TAREFA PEDIDA 1
Reescreva o trecho do acórdão que começa em "Acórdão nº 6234/19.7T8PRT.P1.S1" e termina em "EmissorSupremo Tribunal de Justiça (Portugal)", trocando "Supremo Tribunal de Justiça" por "STJ".
TAREFA PEDIDA 2
Segundo o acórdão, em quantos contentores de metal a ré "Federação Académica" instalou a sua tesouraria no recinto?
TAREFA PEDIDA 3
Continue o acórdão sobre a morte de CC durante a "Queima das Fitas" de 2013, começando depois da última frase apresentada.

Acórdão nº 6234/19.7T8PRT.P1.S1 de Supremo Tribunal de Justiça (Portugal), 20 de Janeiro de 2022

Magistrado ResponsávelMANUEL CAPELO
Data da Resolução20 de Janeiro de 2022
EmissorSupremo Tribunal de Justiça (Portugal)

Acordam no Supremo Tribunal de Justiça Relatório AA e BB, intentaram ação declarativa de condenação, sob a forma de processo comum, contra “Federação Académica ...... e “SPDE – Segurança Privada e Vigilância de Eventos, Lda pedindo a condenação solidária das rés no pagamento: a) da quantia de € 100 000,00, para compensação dos danos não patrimoniais resultantes da lesão do direito à vida do CC e das dores e sofrimentos pelo mesmo CC sentidos antes do falecimento; b) da quantia de € 120 000,00 para compensação dos danos não patrimoniais sofridos pelos próprios autores em resultado do falecimento do seu filho CC; c) de juros de mora contados, à taxa legal, desde a citação e até integral reembolso.

Alegaram que são pais de CC, falecido a … de Maio de 2013; que todos os anos, e também em 2013, no mês de Maio as faculdades da Universidade ... reúnem-se para celebrar o final do ano académico, organizando um conjunto de eventos sob a denominação de “Queima das Fitas”, alguns dos quais têm lugar no espaço designado de “Q…”, que se situa numa larga fatia do Parque ....

Em 2013, a “Queima das Fitas” decorreu entre 04 e 12 de Maio, tendo sido organizada pela ré “Federação Académica ......”; nesse âmbito, a ré “Federação Académica ......”, recorreu à contratação de cerca de 20 estudantes para desempenharem, designadamente, entre 29 de Abril e ... de Maio, a função de venda de bilhetes de acesso ao Q…, junto dos diversos polos da Universidade ...; no desempenho de tais funções, esses estudantes, incluindo o falecido CC, diariamente reuniam, ao final do dia, avultadas quantias dinheiro, que transportavam para o recinto do Q…, local onde a ré “Federação Académica ......” instalou a sua tesouraria, ao fundo da entrada principal, em 12 contentores de metal organizados em forma de “U”.

O transporte do dinheiro era feito em viatura própria, de acordo com instruções e procedimentos transmitidos pela ré “Federação Académica ......” e no dia ... de Maio de 2013, o falecido CC, após ter procedido à venda de bilhetes no local para onde foi destacado, regressou ao Q… pelas 19h00, para entregar mais uma tranche do dinheiro obtido e encontrando-se o falecido CC, juntamente com outros estudantes vendedores, na parte interior do “U”, foram surpreendidos por 3 pessoas encapuçadas e empunhando armas de fogo, provindas do exterior do recinto, a dirigirem-se na sua direção pelo que na confusão que se seguiu, o falecido CC acabou por ser atingido por 2 projéteis de arma de fogo. Até hoje é desconhecida a identidade dos 3 assaltantes.

DADOS EXTRAÍDOS
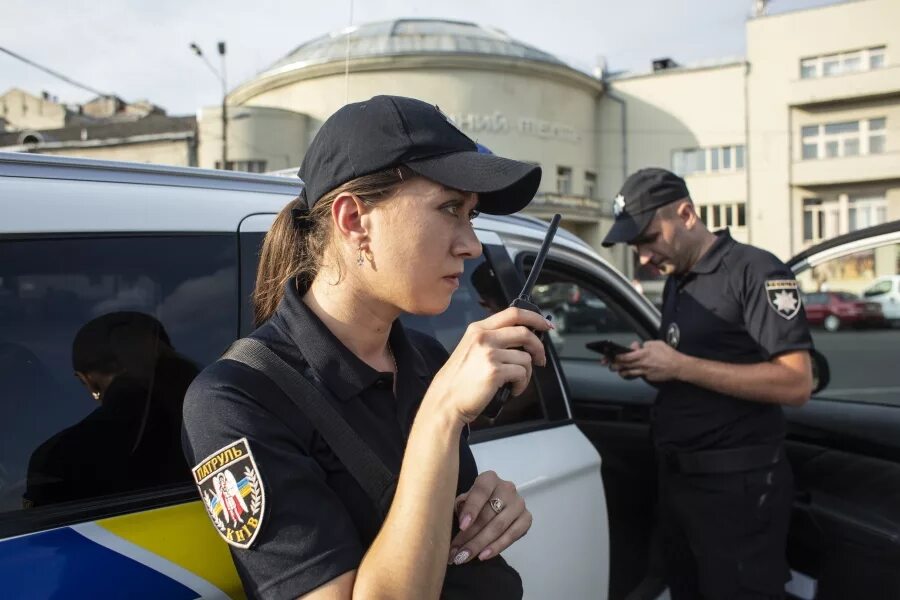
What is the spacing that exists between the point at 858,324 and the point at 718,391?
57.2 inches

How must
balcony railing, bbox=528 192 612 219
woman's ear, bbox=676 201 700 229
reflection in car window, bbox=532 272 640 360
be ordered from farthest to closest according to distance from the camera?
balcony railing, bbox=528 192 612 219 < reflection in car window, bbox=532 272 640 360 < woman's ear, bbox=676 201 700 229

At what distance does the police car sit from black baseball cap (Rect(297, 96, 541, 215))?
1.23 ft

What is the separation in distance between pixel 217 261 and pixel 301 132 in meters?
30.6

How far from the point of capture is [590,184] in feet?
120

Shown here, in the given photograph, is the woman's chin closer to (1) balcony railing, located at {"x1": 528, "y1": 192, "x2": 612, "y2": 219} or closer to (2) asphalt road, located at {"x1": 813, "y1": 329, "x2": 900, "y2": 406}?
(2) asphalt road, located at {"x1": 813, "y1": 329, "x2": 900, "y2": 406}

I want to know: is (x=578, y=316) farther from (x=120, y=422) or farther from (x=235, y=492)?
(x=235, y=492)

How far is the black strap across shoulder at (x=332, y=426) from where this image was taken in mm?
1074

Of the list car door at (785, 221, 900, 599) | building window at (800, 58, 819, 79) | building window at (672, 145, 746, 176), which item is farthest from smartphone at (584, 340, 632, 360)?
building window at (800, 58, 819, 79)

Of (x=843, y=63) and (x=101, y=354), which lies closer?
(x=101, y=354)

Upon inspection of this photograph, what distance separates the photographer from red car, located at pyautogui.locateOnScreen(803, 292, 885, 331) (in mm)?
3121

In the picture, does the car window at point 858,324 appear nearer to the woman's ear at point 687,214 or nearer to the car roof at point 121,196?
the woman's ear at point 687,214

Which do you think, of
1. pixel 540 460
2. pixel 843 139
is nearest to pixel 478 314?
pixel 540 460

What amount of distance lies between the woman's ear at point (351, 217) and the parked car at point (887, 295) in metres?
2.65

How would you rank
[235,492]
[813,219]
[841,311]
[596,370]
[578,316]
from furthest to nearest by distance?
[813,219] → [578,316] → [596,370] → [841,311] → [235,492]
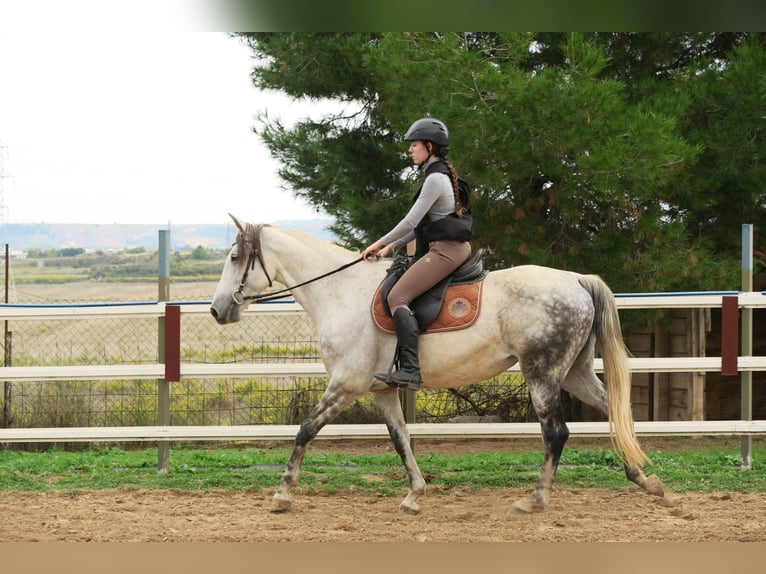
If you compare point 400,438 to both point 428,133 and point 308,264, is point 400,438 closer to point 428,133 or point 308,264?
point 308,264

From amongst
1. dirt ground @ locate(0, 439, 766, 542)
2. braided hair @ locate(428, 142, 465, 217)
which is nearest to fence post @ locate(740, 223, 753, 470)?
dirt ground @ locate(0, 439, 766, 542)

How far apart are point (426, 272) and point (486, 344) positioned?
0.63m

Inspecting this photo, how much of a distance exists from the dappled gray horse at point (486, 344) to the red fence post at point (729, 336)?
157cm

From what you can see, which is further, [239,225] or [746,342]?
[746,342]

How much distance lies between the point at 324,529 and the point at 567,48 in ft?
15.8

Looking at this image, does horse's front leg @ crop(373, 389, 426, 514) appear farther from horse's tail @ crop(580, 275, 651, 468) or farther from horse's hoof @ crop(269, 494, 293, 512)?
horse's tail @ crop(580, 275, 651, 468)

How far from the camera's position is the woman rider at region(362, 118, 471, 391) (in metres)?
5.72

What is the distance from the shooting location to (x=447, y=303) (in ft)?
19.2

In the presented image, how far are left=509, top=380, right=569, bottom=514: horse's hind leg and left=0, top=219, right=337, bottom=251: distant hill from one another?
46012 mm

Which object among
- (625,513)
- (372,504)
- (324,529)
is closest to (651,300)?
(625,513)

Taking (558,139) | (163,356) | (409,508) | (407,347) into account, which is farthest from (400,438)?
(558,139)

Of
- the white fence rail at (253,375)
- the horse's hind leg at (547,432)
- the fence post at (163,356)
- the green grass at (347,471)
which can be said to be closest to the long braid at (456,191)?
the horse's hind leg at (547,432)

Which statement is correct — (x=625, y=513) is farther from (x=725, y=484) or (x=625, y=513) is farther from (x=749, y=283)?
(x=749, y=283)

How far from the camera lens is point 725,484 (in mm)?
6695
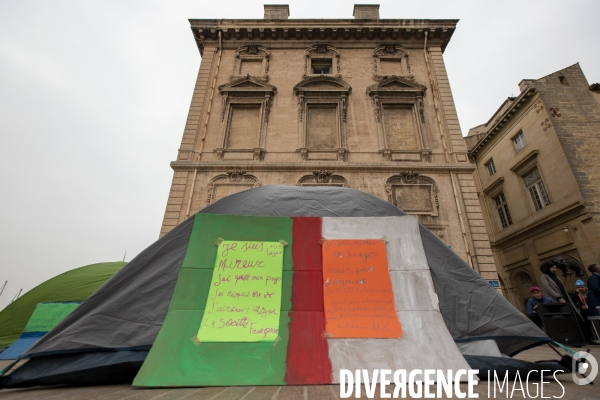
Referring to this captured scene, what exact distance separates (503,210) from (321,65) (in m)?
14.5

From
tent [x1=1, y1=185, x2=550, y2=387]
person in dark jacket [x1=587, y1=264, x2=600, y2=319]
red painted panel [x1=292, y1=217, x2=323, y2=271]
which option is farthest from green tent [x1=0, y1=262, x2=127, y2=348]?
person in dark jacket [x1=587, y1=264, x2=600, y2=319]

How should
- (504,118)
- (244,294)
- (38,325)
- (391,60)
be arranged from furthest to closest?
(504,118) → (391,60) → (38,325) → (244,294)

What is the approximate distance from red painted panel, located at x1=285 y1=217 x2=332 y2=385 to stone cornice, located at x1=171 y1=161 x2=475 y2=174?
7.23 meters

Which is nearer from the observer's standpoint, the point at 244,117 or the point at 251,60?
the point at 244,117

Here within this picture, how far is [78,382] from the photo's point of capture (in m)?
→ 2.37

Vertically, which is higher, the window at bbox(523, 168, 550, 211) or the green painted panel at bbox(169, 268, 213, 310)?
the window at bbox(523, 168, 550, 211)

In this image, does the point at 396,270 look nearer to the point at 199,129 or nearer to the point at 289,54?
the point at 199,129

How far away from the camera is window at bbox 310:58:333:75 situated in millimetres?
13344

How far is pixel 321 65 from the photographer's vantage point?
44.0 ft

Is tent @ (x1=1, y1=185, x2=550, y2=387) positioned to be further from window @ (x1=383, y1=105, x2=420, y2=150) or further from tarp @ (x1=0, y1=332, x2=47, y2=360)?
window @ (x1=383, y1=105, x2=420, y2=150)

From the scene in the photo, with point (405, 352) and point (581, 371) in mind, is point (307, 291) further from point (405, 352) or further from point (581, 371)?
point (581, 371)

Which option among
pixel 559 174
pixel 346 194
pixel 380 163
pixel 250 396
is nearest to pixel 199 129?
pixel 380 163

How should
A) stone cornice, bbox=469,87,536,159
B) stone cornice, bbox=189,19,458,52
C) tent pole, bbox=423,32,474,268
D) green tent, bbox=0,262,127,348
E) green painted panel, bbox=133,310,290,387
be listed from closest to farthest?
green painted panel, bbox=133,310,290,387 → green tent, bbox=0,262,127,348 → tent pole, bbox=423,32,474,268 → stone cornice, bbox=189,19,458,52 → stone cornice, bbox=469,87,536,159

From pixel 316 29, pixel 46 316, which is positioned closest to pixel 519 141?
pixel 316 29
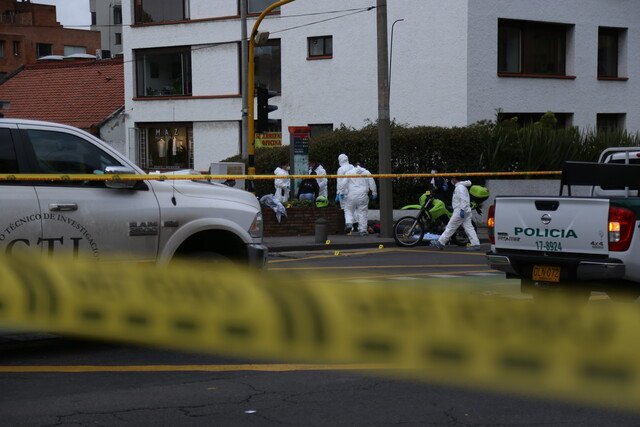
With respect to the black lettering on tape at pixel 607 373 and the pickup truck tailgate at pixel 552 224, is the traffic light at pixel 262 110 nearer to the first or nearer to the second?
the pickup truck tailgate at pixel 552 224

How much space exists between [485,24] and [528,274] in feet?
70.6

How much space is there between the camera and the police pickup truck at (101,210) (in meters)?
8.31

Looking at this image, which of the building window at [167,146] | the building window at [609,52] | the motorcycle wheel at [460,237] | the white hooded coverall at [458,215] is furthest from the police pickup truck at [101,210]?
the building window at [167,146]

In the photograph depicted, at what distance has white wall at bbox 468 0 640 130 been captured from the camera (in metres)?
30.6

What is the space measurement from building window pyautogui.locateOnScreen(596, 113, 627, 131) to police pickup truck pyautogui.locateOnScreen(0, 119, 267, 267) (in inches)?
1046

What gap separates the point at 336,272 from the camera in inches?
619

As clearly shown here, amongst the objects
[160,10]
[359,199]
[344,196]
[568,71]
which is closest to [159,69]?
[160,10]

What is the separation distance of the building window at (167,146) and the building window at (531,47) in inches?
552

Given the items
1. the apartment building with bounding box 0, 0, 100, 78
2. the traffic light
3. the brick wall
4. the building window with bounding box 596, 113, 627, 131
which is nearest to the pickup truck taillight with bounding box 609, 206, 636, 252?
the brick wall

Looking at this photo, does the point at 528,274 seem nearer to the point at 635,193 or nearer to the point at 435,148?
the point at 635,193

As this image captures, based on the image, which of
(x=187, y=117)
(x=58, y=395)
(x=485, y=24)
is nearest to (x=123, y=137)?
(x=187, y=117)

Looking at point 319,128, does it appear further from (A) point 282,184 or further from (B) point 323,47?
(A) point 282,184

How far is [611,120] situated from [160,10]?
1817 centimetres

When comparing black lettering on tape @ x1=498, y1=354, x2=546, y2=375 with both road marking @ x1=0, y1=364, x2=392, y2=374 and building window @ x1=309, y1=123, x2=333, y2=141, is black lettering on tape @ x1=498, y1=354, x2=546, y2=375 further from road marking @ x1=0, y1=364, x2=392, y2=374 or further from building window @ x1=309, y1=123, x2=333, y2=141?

RESULTADO ESPERADO 1
Acórdão nº 6234/19.7T8PRT.P1.S1 de STJ (Portugal), 20 de Janeiro de 2022

Magistrado ResponsávelMANUEL CAPELO
Data da Resolução20 de Janeiro de 2022
EmissorSTJ (Portugal)

RESULTADO ESPERADO 2
Em 12 contentores de metal, organizados em forma de "U".

RESULTADO ESPERADO 3
A ré “Federação Académica ......” e o falecido CC celebraram contrato pelo qual este se vinculou a proceder à pré-venda de bilhetes de acesso ao “Q…” na semana da Queima das Fitas, segundo instruções, procedimentos e horários definidos pela ré “Federação Académica ......”, obrigando-se esta a pagar uma retribuição, a fornecer os meios necessários à execução daquela tarefa, e a garantir a segurança e integridade física do CC.

O serviço cuja prestação foi assumida pelo CC envolvia muito elevado risco para a sua segurança e integridade física, na medida em que diariamente recebia elevadas quantias de dinheiro, que tinha de entregar na tesouraria da ré “Federação Académica ......”, e o recinto do Q… mostrava-se vedado apenas por rede assente em murete de betão, tendo 2 entradas.

Para garantir a segurança dos estudantes vendedores dos bilhetes, a ré “Federação Académica ......” contratou a ré “SPDE – Segurança Privada e Vigilância de Eventos, Ldª”, que se dedica à prestação de serviços de segurança privada, embora, por imposição legal, aos seus funcionários no desempenho das funções não seja permitido o uso de arma de fogo, o que, defendem, torna a segurança por si realizada mais ineficaz e menos dissuasora que a feita pela PSP ou GNR.

Porque no Q… eram diariamente depositadas elevadas quantias em dinheiro, e porque o Q... possuía considerável extensão e uma fraca vedação, impunha-se que a segurança do local fosse realizada por elementos das forças de segurança pública sendo previsível acontecimentos como o que ocorreu na madrugada de 04 de Maio de 2013, sendo inadequada a concreta segurança contratada.

A segurança privada implementada pela ré “SPDE – Segurança Privada e Vigilância de Eventos, Ldª”, nessa noite foi executada de forma descuidada, sem que a ré “Federação Académica ......”, disso conhecedora, algo fizesse para forçar a primeira ao cumprimento das suas obrigações contratuais, designadamente porque no Q... se encontravam apenas 2 elementos de segurança.

Consideram, por isso, que o falecimento do CC foi consequência adequada do cumprimento defeituoso e violação de normas legais por parte da ré “Federação Académica ......”, sendo responsabilidade desta indemnizar os prejuízos causados, ainda que sem culpa. E à ré “SPDE – Segurança Privada e Vigilância de Eventos, Lda”, incumbia, por força do contrato que celebrou, garantir a segurança dos estudantes vendedores de bilhetes, quer nas suas deslocações para a realização de tal tarefa, quer no interior do Q..., controlar as entradas no recinto onde se encontrava a tesouraria e fazer a vigilância no interior de tal recinto. Assim, ao colocar apenas 2 funcionários no recinto da tesouraria, desarmados e longe das portas de entrada do recinto e do posto de controlo do sistema de videovigilância do recinto, de onde se tinham ausentado, permitiram que os assaltantes facilmente penetrassem no Q... e se dirigissem à zona da tesouraria, de forma inesperada surpreendendo o CC, já que não foi dado qualquer alerta de assalto.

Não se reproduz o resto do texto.